### Provided text
◇ ◇ ◇ ◇
A dietary supplement is a manufactured product intended to supplement a person's diet, sold as a pill, capsule, tablet, powder, or liquid. Its ingredients can include vitamins, minerals, fiber, fatty acids, and amino acids, and it may also contain plant pigments or polyphenols that are not nutrients.
How big is the dietary supplement industry in the United States?
In the United States, the supplement industry was estimated to be worth $151.9 billion in 2021. More than 95,000 dietary supplement products are marketed in the country, and about 60% of American adults take them, rising to 74% among people over the age of 60.
Can dietary supplements claim to treat or cure diseases?
No, in the United States it is against federal regulations for supplement makers to claim their products prevent or treat any disease, since only a medication may legally make that claim. Companies may use Structure/Function wording such as helps maintain healthy joints, but the label must state that the FDA has not evaluated the claim.
How are dietary supplements regulated in the United States?
The U.S. Food and Drug Administration regulates dietary supplements as a subset of food under good manufacturing practices established in 2007. No government approval is required before a supplement is made or sold, and the FDA can review a product for safety and effectiveness only after it reaches the market.
Are dietary supplements safe and free of contamination?
Testing has found widespread problems. From 2008 to 2011 the Government Accountability Office found 92% of tested herbal supplements contained lead and 80% contained other chemical contaminants, and a study of products sold between 2007 and 2016 identified 776 that contained unlisted pharmaceutical drugs. Fewer than half of those adulterated supplements were recalled.
Do dietary supplements provide health benefits for healthy people?
There is little evidence of benefit when healthy people with a nutritionally adequate diet take dietary supplements. As of 2016, robust clinical data was lacking that any supplementation does more good than harm for healthy people, while strong data supports a plant-based diet of whole foods and daily exercise instead.
◇ ◇ ◇ ◇
### Task A
Answer these questions from the text on dietary supplements:
(i) In what year were the good manufacturing practices that the FDA applies to supplements established?
(ii) What share of Americans over the age of 60 take dietary supplements?
(iii) How many products containing unlisted pharmaceutical drugs did the study of products sold between 2007 and 2016 identify?
### Task B
Turn the paragraph of the text on dietary supplements that begins "In the United States, the supplement industry" into a short list that keeps its main facts.
### Task C
Return everything in the text on dietary supplements from "A dietary supplement" down to "industry in the United States?", copied word for word.
The rows after the text on dietary supplements are separate material.

### Dataset
◇ ◇ ◇ ◇
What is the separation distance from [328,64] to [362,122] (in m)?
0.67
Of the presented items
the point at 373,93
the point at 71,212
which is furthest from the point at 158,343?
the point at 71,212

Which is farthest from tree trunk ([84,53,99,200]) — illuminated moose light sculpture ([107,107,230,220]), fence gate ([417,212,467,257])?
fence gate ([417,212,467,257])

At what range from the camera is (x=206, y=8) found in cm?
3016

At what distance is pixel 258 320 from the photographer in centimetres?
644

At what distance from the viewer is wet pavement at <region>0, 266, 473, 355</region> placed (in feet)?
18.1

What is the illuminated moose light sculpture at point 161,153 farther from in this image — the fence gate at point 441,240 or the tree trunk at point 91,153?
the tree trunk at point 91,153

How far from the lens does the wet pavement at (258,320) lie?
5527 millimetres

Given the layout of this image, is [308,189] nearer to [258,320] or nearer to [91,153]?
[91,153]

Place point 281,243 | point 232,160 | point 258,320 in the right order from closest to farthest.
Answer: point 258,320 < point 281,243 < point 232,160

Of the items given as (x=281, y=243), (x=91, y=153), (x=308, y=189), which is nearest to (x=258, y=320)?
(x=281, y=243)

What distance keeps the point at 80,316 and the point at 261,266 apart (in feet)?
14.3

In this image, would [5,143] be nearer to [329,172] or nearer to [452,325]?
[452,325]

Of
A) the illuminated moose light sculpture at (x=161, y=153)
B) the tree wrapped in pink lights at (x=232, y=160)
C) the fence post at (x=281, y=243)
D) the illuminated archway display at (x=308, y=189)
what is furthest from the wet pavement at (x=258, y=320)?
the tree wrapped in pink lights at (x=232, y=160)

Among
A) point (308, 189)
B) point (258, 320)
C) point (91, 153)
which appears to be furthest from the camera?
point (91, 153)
◇ ◇ ◇ ◇
### Output A
(i) 2007
(ii) 74%
(iii) 776

### Output B
- The U.S. supplement industry was estimated to be worth $151.9 billion in 2021.
- More than 95,000 dietary supplement products are marketed in the country.
- About 60% of American adults take them, and 74% of people over 60 do.

### Output C
A dietary supplement is a manufactured product intended to supplement a person's diet, sold as a pill, capsule, tablet, powder, or liquid. Its ingredients can include vitamins, minerals, fiber, fatty acids, and amino acids, and it may also contain plant pigments or polyphenols that are not nutrients.
How big is the dietary supplement industry in the United States?